*WHAT THE TASK ASKS*. Retype the lines of the listing starting at the one containing "How great is" and ending at the one containing "is nearest to", keeping every character the same.

*Spatial reasoning dataset excerpts*.
■ ■ ■

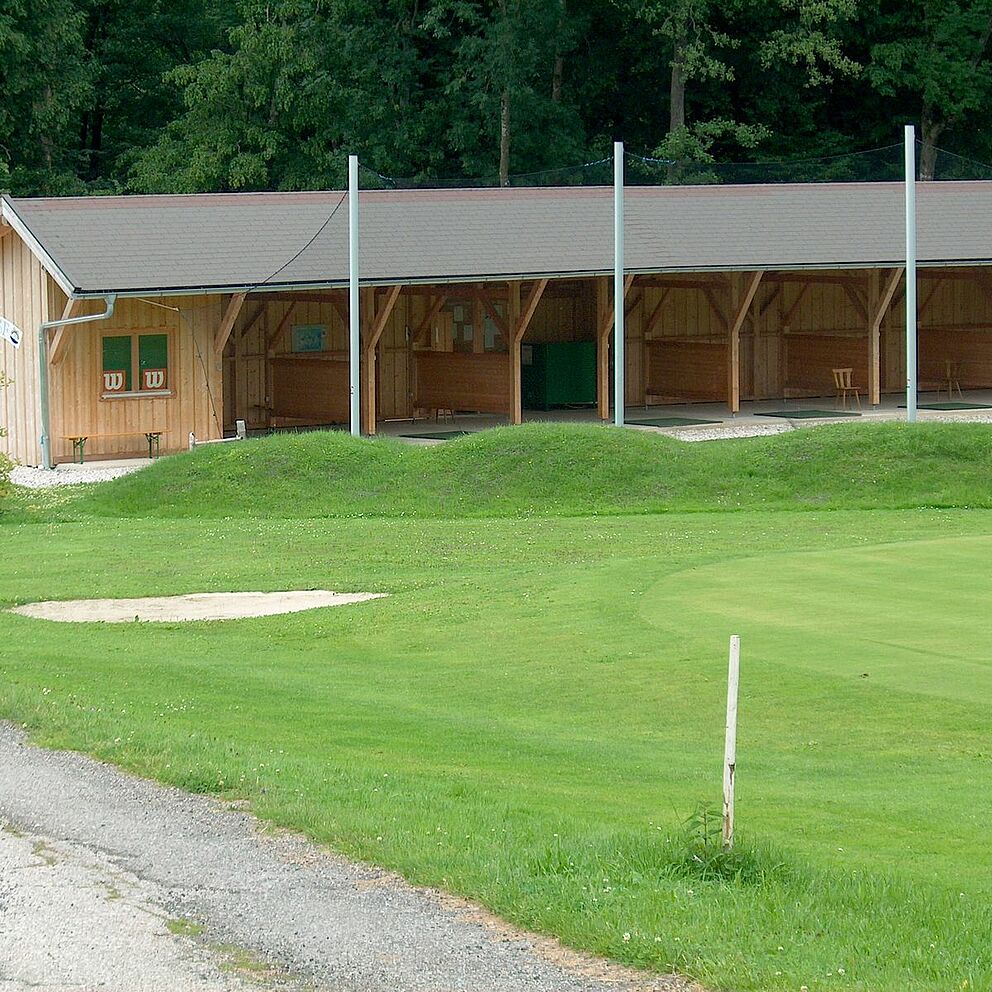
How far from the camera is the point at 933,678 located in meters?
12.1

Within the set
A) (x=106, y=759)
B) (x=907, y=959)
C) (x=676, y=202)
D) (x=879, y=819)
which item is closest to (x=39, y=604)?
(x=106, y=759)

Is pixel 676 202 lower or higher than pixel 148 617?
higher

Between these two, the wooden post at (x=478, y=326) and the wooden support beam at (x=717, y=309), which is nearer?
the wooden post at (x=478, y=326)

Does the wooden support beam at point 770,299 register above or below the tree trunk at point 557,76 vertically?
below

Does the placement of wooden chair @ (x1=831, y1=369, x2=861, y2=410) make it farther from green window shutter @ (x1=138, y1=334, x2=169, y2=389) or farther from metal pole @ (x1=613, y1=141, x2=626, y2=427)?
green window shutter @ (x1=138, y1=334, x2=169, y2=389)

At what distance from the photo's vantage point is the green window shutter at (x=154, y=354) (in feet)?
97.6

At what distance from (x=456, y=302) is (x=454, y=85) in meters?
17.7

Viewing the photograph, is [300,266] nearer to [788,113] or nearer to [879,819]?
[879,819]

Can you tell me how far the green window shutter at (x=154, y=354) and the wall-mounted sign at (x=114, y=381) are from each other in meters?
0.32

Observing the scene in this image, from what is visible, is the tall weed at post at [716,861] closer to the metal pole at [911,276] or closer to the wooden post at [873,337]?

■ ■ ■

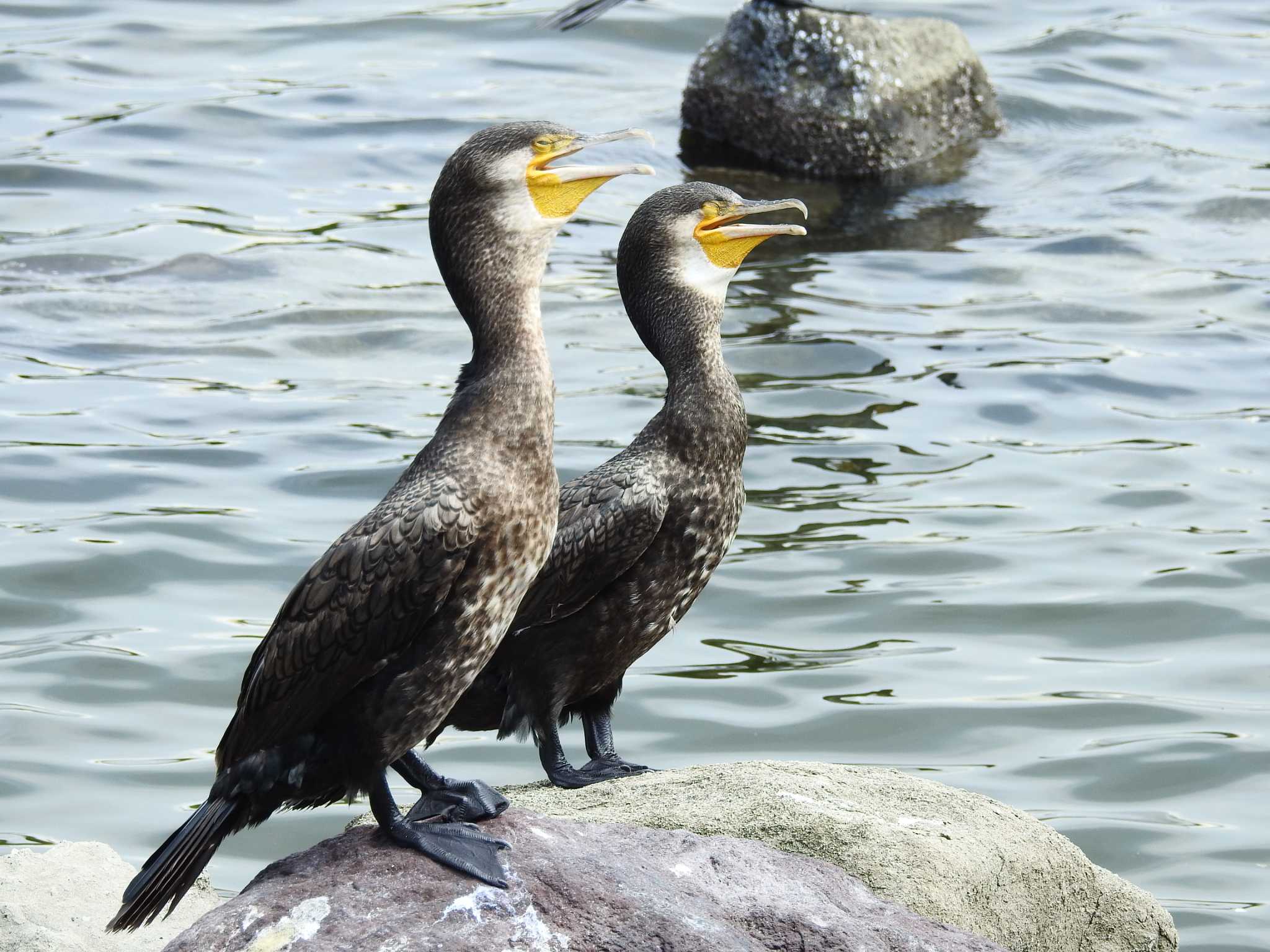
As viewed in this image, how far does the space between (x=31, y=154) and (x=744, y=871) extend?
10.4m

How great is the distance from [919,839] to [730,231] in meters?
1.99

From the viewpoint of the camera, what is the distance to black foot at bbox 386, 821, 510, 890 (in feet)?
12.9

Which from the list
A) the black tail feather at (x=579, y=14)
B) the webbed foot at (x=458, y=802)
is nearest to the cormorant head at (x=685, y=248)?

■ ■ ■

*TASK RESPONSE*.
How great is the distance from [919,839] to [730,231] in meters?
1.99

From the viewpoint of the camera, what is the distance to black foot at bbox 386, 821, 510, 890 (in feet)?
12.9

Which from the list
A) the black tail feather at (x=579, y=14)
B) the webbed foot at (x=458, y=802)
is nearest to the cormorant head at (x=685, y=248)?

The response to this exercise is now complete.